── LESETEXT
Wie viele Lehrer haben sich am Johanneum am Nationalsozialismus beteiligt? Wie gestaltete sich das Schulleben in der Nachkriegszeit? Und was berichten ehemalige Schüler?
Am 21.05.2024 berichtete der Historiker und ehemalige Schüler des Johanneums Dr. Bernd Rother über die NS-Vergangenheit unserer Schule und stellte anhand von drei Jahren die Entwicklungen in der Nachkriegszeit dar. Seine Forschungen zeigen, wie lange das „Dritte Reich“ noch Auswirkungen auf das Johanneum hatte. Die Vortrags- und Diskussionsveranstaltung, die schon einmal im Januar stattgefunden hatte, fand in Zusammenarbeit mit der SPD im Museum Lüneburg statt. Viele ehemalige Schüler waren anwesend, die Vieles, was berichtet wurde, selbst miterlebt hatten.
Entnazifizierung Deutschlands
Den Alliierten war es sehr wichtig, die deutsche Gesellschaft von nationalsozialistischen Einflüssen zu befreien und ein demokratisches System zu etablieren. Zum einen wurden die NSDAP und weitere nationalsozialistische Organisationen aufgelöst und Nationalsozialisten aus der öffentlichen Verwaltung und anderen Positionen ausgeschlossen. Zudem wurden alle nationalsozialistischen Gesetze außer Kraft gesetzt, Nazi-Symbole aus dem öffentlichen Raum entfernt und Straßennamen geändert. Zum anderen sollte die deutsche Bevölkerung entnazifiziert werden. Ein wichtiges Mittel dabei war ein Fragebogen, mit dem die Tätigkeiten und Stellungen im Nationalsozialismus abgefragt wurden. Daraufhin wurden die Menschen in verschiedene Kategorien eingestuft, nach denen sich das weitere Verfahren richtete, beispielsweise eine Inhaftierung bei „Hauptschuldigen“ oder ein Berufsverbot bei weniger Belasteten.
Wie war das Ergebnis für das Johanneum?
Im Zuge der Entnazifizierung wurde auch das Lehrerkollegium des Johanneums, welches zu der Zeit ein reines Jungengymnasium war, an dem ausschließlich männliche Lehrer unterrichteten, auf seine Aktivitäten überprüft. Dabei ergab sich ein erschreckendes Ergebnis: „[Wir kommen] für die 49 Lehrkräfte des Johanneums in der Nachkriegszeit auf einen Anteil von 73 % ehemaliger NSDAP-Mitglieder, während der Anteil in der erwachsenen Gesamtbevölkerung nur bei etwa 15 % lag“, so Bernd Rother.
────
── BEREITGESTELLTES MATERIAL
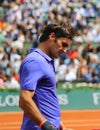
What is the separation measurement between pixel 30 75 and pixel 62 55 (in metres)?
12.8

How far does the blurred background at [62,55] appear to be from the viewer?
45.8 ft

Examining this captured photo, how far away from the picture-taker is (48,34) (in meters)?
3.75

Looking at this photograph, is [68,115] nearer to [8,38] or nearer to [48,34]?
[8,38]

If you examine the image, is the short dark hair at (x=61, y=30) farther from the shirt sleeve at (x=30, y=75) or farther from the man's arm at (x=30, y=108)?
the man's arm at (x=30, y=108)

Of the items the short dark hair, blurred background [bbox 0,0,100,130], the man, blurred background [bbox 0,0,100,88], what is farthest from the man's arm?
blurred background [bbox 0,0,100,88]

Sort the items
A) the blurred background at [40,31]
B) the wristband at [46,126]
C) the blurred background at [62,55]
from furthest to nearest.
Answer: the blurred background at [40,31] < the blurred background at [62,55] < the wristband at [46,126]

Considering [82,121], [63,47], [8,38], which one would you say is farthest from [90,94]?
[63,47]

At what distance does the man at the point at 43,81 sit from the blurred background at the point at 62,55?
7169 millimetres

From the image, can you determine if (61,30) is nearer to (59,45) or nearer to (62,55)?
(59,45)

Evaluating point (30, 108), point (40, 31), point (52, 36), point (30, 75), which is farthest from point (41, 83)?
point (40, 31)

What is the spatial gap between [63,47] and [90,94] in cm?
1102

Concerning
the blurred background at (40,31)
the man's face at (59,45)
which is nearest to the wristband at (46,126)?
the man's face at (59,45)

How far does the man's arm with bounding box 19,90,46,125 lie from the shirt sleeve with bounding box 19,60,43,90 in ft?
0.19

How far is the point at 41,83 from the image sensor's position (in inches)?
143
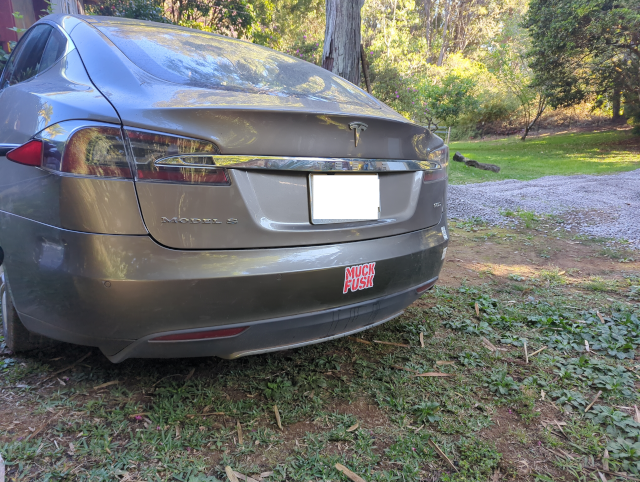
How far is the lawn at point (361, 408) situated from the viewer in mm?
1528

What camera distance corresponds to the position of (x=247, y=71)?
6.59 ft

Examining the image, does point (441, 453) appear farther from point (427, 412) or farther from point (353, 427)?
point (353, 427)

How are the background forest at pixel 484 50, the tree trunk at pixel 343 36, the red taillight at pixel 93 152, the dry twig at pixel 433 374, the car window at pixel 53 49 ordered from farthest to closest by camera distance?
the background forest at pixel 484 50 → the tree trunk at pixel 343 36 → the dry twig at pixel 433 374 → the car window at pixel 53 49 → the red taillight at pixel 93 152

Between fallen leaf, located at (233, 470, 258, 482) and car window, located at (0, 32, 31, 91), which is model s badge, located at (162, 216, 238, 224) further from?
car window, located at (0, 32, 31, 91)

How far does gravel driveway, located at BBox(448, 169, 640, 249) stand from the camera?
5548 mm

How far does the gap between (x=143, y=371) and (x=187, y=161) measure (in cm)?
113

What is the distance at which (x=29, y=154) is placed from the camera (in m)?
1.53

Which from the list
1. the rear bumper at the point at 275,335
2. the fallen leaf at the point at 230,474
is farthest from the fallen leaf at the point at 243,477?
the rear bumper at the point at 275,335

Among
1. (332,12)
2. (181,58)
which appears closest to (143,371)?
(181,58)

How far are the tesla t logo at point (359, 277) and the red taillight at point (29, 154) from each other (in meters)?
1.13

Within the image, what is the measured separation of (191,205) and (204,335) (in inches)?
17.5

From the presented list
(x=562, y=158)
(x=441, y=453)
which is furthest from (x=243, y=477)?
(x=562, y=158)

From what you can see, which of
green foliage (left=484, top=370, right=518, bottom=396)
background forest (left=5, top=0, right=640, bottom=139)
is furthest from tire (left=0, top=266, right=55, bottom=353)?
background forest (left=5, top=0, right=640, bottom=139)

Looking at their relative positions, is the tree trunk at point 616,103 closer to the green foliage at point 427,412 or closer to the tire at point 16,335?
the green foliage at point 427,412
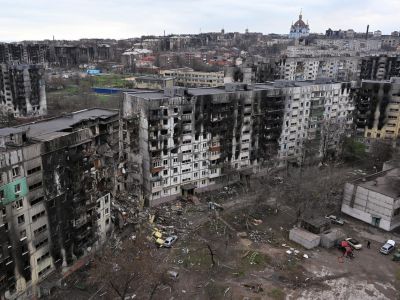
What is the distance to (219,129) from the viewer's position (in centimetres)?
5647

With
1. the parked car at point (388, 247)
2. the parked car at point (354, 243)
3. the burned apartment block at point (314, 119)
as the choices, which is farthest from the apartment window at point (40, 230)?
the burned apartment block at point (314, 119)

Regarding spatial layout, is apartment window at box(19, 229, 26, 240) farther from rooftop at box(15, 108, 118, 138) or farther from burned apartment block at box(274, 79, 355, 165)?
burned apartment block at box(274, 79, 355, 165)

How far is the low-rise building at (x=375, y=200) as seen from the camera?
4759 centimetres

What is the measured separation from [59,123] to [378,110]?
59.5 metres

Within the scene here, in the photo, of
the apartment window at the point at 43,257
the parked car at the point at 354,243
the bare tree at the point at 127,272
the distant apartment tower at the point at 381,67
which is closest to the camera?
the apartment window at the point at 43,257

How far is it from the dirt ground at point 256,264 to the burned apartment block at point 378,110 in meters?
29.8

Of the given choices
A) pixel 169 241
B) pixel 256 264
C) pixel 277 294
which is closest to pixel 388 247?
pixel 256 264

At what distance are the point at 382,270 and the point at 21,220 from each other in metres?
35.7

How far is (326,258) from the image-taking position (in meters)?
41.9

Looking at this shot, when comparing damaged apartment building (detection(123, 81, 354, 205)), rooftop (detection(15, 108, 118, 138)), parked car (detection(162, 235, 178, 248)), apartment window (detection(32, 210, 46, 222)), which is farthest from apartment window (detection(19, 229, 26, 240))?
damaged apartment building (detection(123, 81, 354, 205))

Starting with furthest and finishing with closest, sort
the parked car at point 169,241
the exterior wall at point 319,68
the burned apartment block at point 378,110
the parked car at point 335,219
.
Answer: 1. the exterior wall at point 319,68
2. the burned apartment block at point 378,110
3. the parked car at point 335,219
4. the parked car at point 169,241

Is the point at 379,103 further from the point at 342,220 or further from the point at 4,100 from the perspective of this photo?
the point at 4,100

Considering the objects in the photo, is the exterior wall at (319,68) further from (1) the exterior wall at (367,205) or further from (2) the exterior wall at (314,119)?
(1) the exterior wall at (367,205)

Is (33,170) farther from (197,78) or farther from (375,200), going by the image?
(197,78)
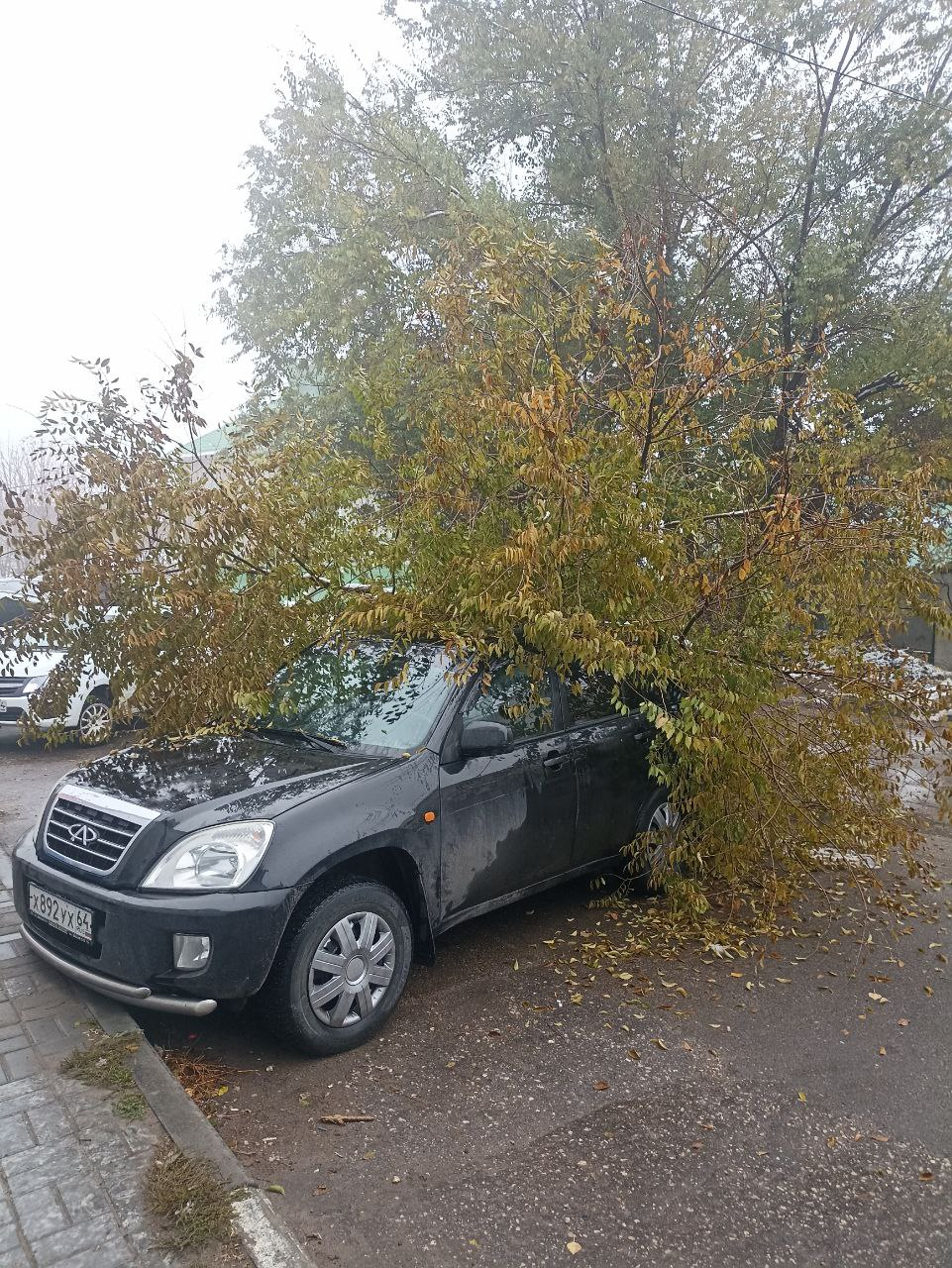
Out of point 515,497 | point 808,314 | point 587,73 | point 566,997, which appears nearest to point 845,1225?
────
- GESTELLTE AUFGABE 1
Schreibe aus dem Lesetext alles von „Wie war das“ bis hinunter zu „so Bernd Rother.“ wortgetreu ab.
- GESTELLTE AUFGABE 2
Übertrage diesen Satz aus dem Lesetext ins Englische: „Zudem wurden alle nationalsozialistischen Gesetze außer Kraft gesetzt, Nazi-Symbole aus dem öffentlichen Raum entfernt und Straßennamen geändert.“
Stütze dich ausschließlich auf den Lesetext.

- ANTWORT 1
Wie war das Ergebnis für das Johanneum?
Im Zuge der Entnazifizierung wurde auch das Lehrerkollegium des Johanneums, welches zu der Zeit ein reines Jungengymnasium war, an dem ausschließlich männliche Lehrer unterrichteten, auf seine Aktivitäten überprüft. Dabei ergab sich ein erschreckendes Ergebnis: „[Wir kommen] für die 49 Lehrkräfte des Johanneums in der Nachkriegszeit auf einen Anteil von 73 % ehemaliger NSDAP-Mitglieder, während der Anteil in der erwachsenen Gesamtbevölkerung nur bei etwa 15 % lag“, so Bernd Rother.

- ANTWORT 2
In addition, all National Socialist laws were repealed, Nazi symbols were removed from public spaces, and street names were changed.